Waging a desperate battle for survival, they are the invisible millions who eke out a precarious living as construction workers, painters, food vendors and a host of other jobs suddenly rendered redundant in these COVID-19 days.
As India grinds to a halt with a three-week nationwide lockdown in place to curtail the spread of the coronavirus, the unorganised working force on the margins of society might be the worst hit with no savings and therefore completely dependent on what they earn each day.
According to official data, there are 42 crore (420 million) people in the unorganised sector, including agricultural labourers, spread out across the sprawl that is India.
Some are migrant workers, stuck in distant corners with no transport to take them back to their villages, others are scrounging to make ends meet with no money coming in. And all are getting increasingly frantic on how they and their families will manage in the days and weeks to come.
The stories are many varied and yet the same, of hopes for the future dimming and dreams of prosperity receding into the unseen distance.
The bright lights of a big city had beckoned Bhupesh Kumar, a 22-year-old daily wage labourer from Bihar's Begusarai district who is now stuck in Delhi, unable to either go back home or earn a livelihood here.

◆ Exercise instructions ◆
1. According to the passage on India's lockdown, how many people work in the unorganised sector?
2. Pick up the passage on India's lockdown after its final sentence and carry it on.
The listing after this is separate material, unrelated to the passage on India's lockdown.

◆ Given records ◆
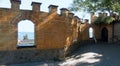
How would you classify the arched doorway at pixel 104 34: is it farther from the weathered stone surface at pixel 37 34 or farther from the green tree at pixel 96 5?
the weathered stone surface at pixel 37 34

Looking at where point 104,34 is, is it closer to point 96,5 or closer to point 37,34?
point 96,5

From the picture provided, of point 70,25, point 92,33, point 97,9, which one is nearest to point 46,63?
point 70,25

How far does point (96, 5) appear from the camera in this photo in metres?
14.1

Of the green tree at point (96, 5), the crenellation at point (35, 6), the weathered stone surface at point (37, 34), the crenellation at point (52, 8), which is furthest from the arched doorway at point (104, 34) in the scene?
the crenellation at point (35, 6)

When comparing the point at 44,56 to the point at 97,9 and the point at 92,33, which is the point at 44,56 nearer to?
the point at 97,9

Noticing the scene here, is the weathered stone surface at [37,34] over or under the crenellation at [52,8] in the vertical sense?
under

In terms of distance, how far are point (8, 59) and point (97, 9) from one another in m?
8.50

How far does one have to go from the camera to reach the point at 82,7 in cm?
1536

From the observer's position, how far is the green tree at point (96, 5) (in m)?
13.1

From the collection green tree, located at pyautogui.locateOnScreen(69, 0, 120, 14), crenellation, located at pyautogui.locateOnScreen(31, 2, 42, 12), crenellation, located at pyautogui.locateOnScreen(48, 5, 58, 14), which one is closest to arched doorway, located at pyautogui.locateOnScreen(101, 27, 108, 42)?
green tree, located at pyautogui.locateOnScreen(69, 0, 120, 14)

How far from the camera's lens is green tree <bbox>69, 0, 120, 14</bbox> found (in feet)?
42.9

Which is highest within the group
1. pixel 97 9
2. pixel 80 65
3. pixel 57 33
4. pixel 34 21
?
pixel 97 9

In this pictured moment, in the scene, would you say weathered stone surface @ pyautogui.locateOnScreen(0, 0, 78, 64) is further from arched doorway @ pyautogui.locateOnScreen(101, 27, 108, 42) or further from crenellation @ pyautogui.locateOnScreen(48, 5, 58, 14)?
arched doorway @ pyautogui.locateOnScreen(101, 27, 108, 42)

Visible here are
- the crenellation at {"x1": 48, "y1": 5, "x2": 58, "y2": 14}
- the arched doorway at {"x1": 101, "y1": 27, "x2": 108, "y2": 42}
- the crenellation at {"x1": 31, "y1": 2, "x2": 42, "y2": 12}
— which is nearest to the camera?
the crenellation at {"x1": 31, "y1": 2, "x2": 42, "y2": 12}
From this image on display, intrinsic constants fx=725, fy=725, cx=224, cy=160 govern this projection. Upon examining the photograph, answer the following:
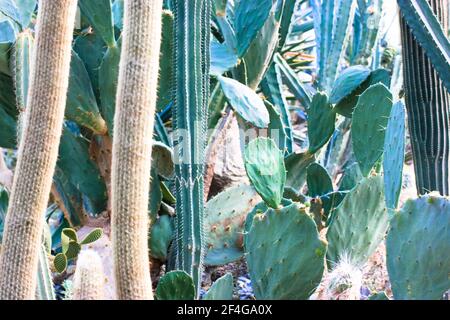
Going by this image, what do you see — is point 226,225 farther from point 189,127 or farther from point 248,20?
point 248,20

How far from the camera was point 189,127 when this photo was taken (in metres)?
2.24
...
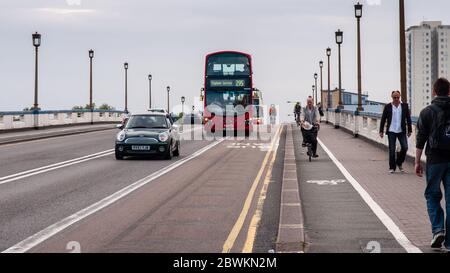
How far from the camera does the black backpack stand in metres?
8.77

◆ Set of answers ◆
1. 42 crore (420 million) people, including agricultural labourers.

2.
"I was doing my graduation but had to come to Delhi about five months ago because my family was very poor. I was learning plastering. I have barely earned anything..., he said.
Anjani Mishra, a contractor who takes on whitewash and paint jobs, has asked the five people who work for him to to return home.
I am from Raxaul in Bihar and want to go back. But all buses and train services have been cancelled. I asked many taxi drivers to drop me to my hometown, but they are refusing as the police has sealed borders along the national capital."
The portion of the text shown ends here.